As firefighters battled a forest fire close to Horseshoe Bay Thursday, one local resident described the firefighting efforts as the hand of God releasing a ball of red over the blaze.
Gleneagles resident Jody Lotzkar was on his roof taking photos of the fire that started Wednesday night and the aircraft fighting it, and said it looked like the aircraft had a fist with an arm attached to it and the hand opened, dropping a ball of red – fire retardant – onto the fire.
“They are unleashing hell on it,” Lotzkar said on Thursday morning.
People first noticed the smoke coming from the Whyte Lake area and started calling 911 around 8 p.m. Wednesday. By Thursday morning, the fire had increased from one hectare to three hectares, but by Friday morning, the fire was 50 per cent contained and had shrunk to two hectares.
Metro Vancouver crews were expected to be bucketing the fire from above for the rest of the day on Friday.
“What they told me this morning is that they are very pleased with the progress they’ve made with the bucketing, and there’s still a few hot spots and few spot fires here and there,” said West Vancouver assistant fire chief Jeff Bush.
There were no buildings at risk but the authorities closed all the trails in the area including the Baden Powell and the Black Mountain Trail.
On Thursday, there were 15 firefighters on the ground as well as helicopters and aerial tankers, said Bush.
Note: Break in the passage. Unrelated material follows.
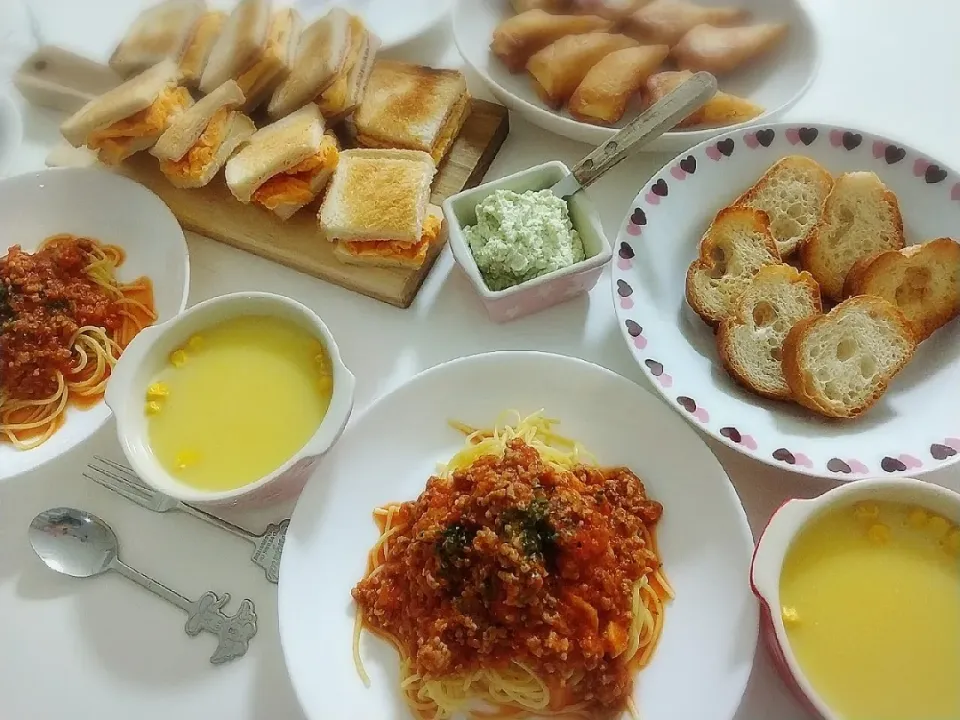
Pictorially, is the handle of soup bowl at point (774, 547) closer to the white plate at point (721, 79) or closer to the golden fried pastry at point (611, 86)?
the white plate at point (721, 79)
Metro Vancouver Emergency Response was taking the lead on fighting the blaze.
In the morning, crews were “gaining ground,” according to Bush, but they were worried about the wind picking up in the afternoon. By the afternoon, Bush reported that the crews were managing to push back.
“They’re getting a good handle on it,” he said, adding water would be dropped until dark.
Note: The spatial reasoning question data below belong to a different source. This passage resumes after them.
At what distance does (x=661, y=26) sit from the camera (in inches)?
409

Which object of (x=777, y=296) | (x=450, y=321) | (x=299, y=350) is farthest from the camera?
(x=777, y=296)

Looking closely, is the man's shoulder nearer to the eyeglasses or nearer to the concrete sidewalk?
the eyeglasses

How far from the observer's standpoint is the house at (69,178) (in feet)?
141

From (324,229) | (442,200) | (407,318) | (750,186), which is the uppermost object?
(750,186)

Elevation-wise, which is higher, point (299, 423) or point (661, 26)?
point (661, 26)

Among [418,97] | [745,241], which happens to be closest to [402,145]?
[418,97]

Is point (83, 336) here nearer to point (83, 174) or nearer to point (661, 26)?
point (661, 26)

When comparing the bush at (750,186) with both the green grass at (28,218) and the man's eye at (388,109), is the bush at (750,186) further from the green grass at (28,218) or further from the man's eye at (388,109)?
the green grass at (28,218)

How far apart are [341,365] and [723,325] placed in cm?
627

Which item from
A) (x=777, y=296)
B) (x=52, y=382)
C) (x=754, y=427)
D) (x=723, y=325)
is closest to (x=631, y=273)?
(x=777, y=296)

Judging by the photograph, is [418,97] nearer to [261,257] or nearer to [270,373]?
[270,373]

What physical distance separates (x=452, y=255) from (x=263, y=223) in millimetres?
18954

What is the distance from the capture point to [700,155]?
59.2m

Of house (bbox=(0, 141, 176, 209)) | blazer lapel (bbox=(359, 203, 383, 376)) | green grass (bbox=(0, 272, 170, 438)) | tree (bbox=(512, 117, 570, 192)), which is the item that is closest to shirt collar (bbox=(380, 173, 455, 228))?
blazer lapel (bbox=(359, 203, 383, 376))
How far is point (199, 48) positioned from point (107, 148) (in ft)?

Bush said people should stay away from the area as it’s “very hazardous.”
Firefighters don’t know the exact cause of the blaze yet but Bush said it was most certainly caused by human activity as there had been no lightning.
On Wednesday, the fire risk for the region was elevated from high to extreme.
“Whether it’s a campfire or whether it’s someone walking the trail and tossing a cigarette, that we won’t know for a while,” he said.
There were no people on the scene when crews arrived.
Lotzkar said his neighbour had ash around his property, but added the air quality wasn’t too bad.
“Howe Sound had a residual forest fire cast to it from up-country – this has added to it,” he said.
Bush described the smoke in the air on Thursday morning as “moderate.”
On Thursday morning, the three North Shore fire departments – West Vancouver, North Vancouver City and the District of North Vancouver – banned all barbecues, including briquette and gas-fuelled ones, as well as outdoor ovens and burners in public parks and on beaches.
The extreme fire warning means all smoking and open fires are banned.
The province has also banned campfires and any other outdoor burning in the region.
To report any unsafe fire activities, call 604-543-6700. Anyone seeing smoke or fire should call 911 immediately.